Your Lord planned well, when he planned this.”

  “If he is to have purchase upon this plain, she numbers among the most dangerous of his foes.” The Kialli lifted his head, turning away. “You will be in want of a shield.”

  “I will.”

  “Take me with you.”

  “Your Lord will not be pleased if—”

  “You refer to my Queen?”

  “Your Queen, then. I do not think she will countenance such a journey.”

  “Oh? She is mortal yet, Illaraphaniel; I do not think she will care. She lives with the mortals, on the edges of their Court and not in its center; power is not her concern.” His tone made clear that he thought it should be. “The mortals are not so enamored of our kind that they seek us out; she does not—she has not—summoned me since the eve of battle.”

  “And you think she will not?”

  Anduvin nodded. “Take me with you,” he said again, and then added, “and if you can lead me to the Queen in the dawn of her Summer, I will make you a shield that even the gods themselves could not break.”

  “You might not survive the finding of that Court.”

  “I am aware of the risk.”

  “Even in Summer, the wrath of Ariane is unpredictable; it is wild, Anduvin. It knows no bounds. She will feel the death of each of the trees we could not save—”

  “And she will be grateful, Illaraphaniel.”

  “You are so certain?”

  “I play no games this eve; I am certain.”

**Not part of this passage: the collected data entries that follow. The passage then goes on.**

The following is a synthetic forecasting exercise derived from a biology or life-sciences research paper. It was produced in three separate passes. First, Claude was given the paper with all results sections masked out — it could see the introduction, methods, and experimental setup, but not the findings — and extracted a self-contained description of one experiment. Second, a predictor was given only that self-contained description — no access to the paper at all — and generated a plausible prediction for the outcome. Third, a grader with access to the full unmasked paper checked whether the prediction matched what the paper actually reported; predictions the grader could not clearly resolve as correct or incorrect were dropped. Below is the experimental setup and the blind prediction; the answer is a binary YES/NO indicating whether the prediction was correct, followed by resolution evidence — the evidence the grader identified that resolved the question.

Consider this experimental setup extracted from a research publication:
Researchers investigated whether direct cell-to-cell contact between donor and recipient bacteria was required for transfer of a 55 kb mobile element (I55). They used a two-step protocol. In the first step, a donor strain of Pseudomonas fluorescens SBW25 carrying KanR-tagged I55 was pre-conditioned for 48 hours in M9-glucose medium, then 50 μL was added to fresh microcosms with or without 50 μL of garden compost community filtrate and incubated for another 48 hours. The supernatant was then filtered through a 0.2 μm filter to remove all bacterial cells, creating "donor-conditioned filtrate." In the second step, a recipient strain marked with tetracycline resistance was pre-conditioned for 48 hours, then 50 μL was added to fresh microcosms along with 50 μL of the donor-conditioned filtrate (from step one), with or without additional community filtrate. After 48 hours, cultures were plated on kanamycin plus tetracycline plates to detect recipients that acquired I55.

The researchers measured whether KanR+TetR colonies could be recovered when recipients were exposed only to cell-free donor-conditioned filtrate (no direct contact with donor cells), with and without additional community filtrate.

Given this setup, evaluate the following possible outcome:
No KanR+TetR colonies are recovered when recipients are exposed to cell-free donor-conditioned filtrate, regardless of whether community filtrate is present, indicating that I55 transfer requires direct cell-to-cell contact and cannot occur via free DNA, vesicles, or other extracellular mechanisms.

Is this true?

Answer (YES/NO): NO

  Meralonne smiled; it was a slender lift of lips, and it was cold. “Very well. I will consider your offer, Swordsmith.”

  Anduvin bowed. “Then I will take my leave.”

  “Where will you go?”

  “To the North, APhaniel. It is why the stranger appeared; she meant to give warning. I will go North.”

  “Then I will tell you one thing, and perhaps it will ease you. Evayne a’Nolan is mortal, as you surmised—but she is god-born.”

  “Her eyes—” Anduvin’s brows rose.

  “Yes. They are not golden. She was not born to a distant god; she is of this plain, as is her father.”

  “She is—”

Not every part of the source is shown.